Manchin’s liberal critics sometimes imagine that they know more about winning a West Virginia election than he does — and that he could keep winning even if behaved like most Democrats. As Ruy Teixeira, another political scientist, wrote, “If only he was not the actually-existing Joe Manchin from the actually-existing conservative state of West Virginia but instead some other Joe Manchin from some other, much more liberal, West Virginia!”
It’s true that Manchin has helped defeat some Democratic priorities over the past two years. He doomed the extension of an expanded child tax credit that would have reduced child poverty. He refused to abandon the filibuster to pass changes to voting rights (although he wasn’t the only Senate Democrat opposed to doing so). He helped block two highly qualified Biden nominees, Sarah Bloom Raskin as a top Federal Reserve official and Neera Tanden as the budget director. But these Democratic disappointments were not shocking. Manchin has survived by being a loyal Democrat on some issues — like health care, labor issues, taxes on the wealthy and, for the most part, climate policy — and defying the party in high-profile ways on other issues. His criticisms of Biden’s proposals over the past year increased his approval rating in West Virginia, polls showed.
“It should be possible for Democrats to hold two thoughts at once about the West Virginia politician,” as Noel explained in The Washington Post. First, Manchin is more conservative than most Democrats and sometimes damages the party’s agenda. Second, he nonetheless may be the most valuable Democrat in Washington today. (If you believe Biden was the only plausible 2020 nominee who would have beaten Trump, then perhaps Manchin is in second place.)
Did the critics help?
With all this said, I understand some of the intensity of the liberal criticism in recent months. Had Manchin blocked the climate bill, as he seemed on the verge of doing, it would have represented a bigger break with his party than anything he had done before. It would have come on an issue of signature importance to the country and the world.

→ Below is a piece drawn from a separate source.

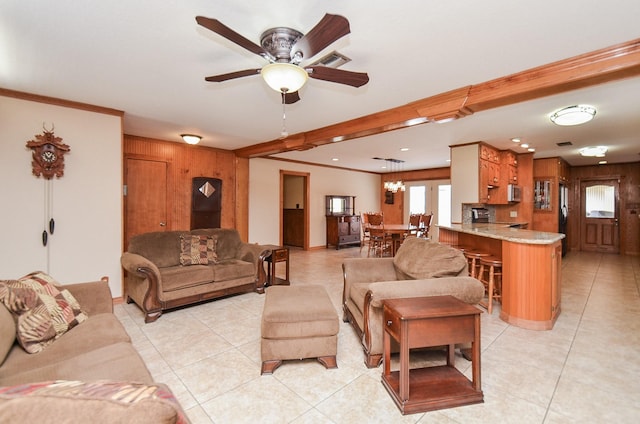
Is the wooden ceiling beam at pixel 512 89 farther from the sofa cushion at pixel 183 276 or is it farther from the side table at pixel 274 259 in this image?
the sofa cushion at pixel 183 276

The obvious question is whether the criticism itself helped changed Manchin’s mind. I think that many of the harshest attacks probably didn’t matter: After all, he has heard similar criticism about his positions on the filibuster and voting rights, and he hasn’t budged. But the specific argument that he alone could be responsible for climate damage may have helped sway him. That, at least, is the impression of many observers on Capitol Hill.

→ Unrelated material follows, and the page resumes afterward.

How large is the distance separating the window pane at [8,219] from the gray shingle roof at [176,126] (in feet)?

“He always signaled he was open to going big on climate,” Representative Ro Khanna, a progressive California Democrat, told SFGate this week. And Carl Hulse, The Times’s chief Washington correspondent, told me: “Manchin did not want to be the man Democrats blamed for single-handedly letting the planet go up in flames. He was the one returning to Chuck Schumer looking to make a deal after the onslaught of criticism.”